Luckily, the Albertson’s near where I live went out of business some time ago, and in its gutted carcass grew a Crunch gym, which offers a basic membership for $10/month. This was basically a Godsend, because right now there’s no way I could afford other gyms’ $30/month pricetags. So I joined, and I asked Chris to write me up the strength training regimen I laid out above, with the added 1 mile a session (though I need to up that to 1.5 soon).

So why am I doing this? I was doing this for other people, but now it’s for me. I’m doing it because I look and feel better than I did last week, and I know that if I keep doing it, next week I’ll look and feel better than I did this week. I’m doing it because even through all the fat I still carry, I’m starting to be able to see muscles moving and working. I’m doing it because I’m going to Mexico at the end of May, and I’d like to feel reasonably confident while wearing just swimtrunks. I’m doing it because last week I ran a full mile for the first time in my life. In my life. I cannot express how powerful that is for me.



  • Endurance. First and foremost, endurance. I’m still champion-grade lazy, and when I go for a run, every fiber of my body, every bone in my back, and every neuron in my brain is screaming that I should stop and walk for a bit.
  • Portion Control. I haven’t spoken of it yet, but of course changes in my diet have been a major aspect of this whole ordeal. Cutting down on sugars and starches, focusing on more nutrient rich ingredients, goodbye soda and coffee, hello oats. The quietest, most impact-full change, though, has been how quickly I get full now. My stomach has noticeably shrunk. At the same time, my brain and my face think I should keep eating (I call this being “mouth-hungry”) in order to eat the same serving sizes I always have.


I’ve always been a “smile at a stranger” sort of guy, but I’ve been noticing that more and more often, I’m not the one initiating the pleasantries. People smile and nod at me more, and, most pleasantly, pretty girls are doing it too. The confidence boost this gives me is absolutely confounding, because on the one hand, that stranger over there, ever so briefly, considered my potential as a mate. As someone worth her time, attention, and love. On the other, surely everyone is worthy and deserving of love and companionship, regardless of their level of fitness. The idea that being physically fit(ter) somehow made me worth more, or more worthy, was slightly upsetting. The reconciliation I’ve settled on, inspired by this absolutely outstanding article which I need to remember to read every day of my life, is that I’m simply becoming better at displaying my worth. Sure, physical fitness doesn’t openly display that I’m funny, or a good writer, or a damn fine cook, or the fact that I know goddamned near everything there is to know about bulbasaurs, but it does show that I am willing/learning to commit to doing well at new and difficult tasks. I honestly wouldn’t be shocked if this has positive effects in my ongoing job hunt as well.

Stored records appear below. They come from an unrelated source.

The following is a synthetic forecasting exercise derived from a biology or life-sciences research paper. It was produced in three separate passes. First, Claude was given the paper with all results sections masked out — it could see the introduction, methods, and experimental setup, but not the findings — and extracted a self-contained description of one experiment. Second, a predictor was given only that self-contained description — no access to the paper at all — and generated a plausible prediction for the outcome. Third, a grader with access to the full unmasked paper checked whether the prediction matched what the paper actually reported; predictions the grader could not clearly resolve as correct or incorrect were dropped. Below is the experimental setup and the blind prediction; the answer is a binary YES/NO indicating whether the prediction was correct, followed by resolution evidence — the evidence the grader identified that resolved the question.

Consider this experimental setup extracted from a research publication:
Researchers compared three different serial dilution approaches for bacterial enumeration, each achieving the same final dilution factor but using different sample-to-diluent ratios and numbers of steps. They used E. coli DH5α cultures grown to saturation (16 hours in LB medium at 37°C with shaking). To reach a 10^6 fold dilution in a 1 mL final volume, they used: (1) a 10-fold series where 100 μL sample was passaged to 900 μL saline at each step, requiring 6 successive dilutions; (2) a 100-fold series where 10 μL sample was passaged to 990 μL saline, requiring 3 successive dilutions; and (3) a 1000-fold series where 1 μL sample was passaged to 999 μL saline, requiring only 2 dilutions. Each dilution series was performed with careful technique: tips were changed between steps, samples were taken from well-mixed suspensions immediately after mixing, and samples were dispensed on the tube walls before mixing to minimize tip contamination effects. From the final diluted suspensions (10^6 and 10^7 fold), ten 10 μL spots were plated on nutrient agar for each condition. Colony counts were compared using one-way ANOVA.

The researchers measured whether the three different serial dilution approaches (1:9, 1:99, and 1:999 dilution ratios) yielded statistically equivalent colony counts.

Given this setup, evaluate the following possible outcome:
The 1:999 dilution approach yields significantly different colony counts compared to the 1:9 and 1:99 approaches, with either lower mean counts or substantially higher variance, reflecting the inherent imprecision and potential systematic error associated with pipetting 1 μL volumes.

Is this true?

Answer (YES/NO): NO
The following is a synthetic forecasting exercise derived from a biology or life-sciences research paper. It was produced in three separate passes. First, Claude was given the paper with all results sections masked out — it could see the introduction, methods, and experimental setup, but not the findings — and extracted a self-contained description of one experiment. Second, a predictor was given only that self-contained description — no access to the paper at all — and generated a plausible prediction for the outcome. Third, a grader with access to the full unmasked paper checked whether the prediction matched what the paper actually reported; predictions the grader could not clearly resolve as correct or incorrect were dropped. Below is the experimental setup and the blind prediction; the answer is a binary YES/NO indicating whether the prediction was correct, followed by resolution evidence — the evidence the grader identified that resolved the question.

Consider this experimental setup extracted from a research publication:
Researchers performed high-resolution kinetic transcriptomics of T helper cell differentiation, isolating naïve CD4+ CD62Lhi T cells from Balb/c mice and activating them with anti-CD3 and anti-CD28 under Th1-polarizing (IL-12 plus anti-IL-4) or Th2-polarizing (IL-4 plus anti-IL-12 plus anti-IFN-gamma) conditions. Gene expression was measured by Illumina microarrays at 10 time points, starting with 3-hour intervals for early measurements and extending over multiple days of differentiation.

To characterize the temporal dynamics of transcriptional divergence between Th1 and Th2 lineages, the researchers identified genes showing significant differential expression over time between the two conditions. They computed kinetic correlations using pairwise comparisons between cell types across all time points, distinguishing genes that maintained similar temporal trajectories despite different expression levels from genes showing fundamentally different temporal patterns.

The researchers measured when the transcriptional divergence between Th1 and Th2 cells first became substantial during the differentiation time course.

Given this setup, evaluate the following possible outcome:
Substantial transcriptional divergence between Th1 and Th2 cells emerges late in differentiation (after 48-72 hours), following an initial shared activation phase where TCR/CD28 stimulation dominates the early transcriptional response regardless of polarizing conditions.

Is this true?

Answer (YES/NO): NO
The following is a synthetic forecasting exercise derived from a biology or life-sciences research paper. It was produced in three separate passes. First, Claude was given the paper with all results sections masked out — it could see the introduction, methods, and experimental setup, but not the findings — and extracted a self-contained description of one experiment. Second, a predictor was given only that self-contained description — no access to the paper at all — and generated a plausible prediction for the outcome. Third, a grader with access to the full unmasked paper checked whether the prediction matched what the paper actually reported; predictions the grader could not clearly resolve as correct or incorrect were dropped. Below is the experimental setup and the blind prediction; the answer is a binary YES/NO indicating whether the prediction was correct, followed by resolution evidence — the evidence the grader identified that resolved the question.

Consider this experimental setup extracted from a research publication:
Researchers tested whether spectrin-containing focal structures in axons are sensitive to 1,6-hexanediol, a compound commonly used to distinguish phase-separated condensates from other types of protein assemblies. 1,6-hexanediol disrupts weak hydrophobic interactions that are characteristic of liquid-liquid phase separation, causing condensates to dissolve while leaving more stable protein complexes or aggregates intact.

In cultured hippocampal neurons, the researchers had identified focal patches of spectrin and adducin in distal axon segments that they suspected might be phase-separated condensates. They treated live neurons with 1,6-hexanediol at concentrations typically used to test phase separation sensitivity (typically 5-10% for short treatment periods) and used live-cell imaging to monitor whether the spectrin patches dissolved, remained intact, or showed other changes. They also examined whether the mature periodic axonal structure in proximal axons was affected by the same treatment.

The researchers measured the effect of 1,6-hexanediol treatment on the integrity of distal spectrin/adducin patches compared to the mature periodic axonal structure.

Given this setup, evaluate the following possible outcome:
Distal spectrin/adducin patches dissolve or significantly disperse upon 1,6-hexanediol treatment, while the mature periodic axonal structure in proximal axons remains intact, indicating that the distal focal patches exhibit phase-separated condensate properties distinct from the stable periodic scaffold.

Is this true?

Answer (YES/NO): NO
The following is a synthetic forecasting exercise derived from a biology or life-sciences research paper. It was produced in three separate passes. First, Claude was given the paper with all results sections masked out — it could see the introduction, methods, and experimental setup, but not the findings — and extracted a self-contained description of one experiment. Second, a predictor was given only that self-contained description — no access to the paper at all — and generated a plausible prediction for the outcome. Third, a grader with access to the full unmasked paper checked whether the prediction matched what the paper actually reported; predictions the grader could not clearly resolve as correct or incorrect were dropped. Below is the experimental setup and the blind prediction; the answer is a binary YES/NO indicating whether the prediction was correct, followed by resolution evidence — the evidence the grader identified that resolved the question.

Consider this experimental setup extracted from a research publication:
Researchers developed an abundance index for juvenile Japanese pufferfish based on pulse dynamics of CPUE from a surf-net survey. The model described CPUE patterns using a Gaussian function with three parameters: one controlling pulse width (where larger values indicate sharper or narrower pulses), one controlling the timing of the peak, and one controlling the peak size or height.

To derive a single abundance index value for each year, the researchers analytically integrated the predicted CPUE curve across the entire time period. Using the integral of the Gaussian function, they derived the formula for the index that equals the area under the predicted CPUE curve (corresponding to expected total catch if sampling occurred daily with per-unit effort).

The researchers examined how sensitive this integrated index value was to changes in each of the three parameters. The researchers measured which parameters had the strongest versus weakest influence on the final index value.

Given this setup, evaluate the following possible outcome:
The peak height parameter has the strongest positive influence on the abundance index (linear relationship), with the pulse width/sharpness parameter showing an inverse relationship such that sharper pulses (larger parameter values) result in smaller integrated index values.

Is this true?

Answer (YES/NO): NO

(None of this counts at the gym. No one smiles at strangers at the gym except the people who work there, and old high school classmates you run into.)

I’m stronger than I thought I was, and I do a great full squat. Did my first pull-up in years the other day as well. No real observations on that, though.


I must leave you now, as I am due in Vancouver to help a little girl learn to read, and to overcome her tendency to want to give up and walk away when things get even slightly difficult.

The thematic resonances are not lost on me.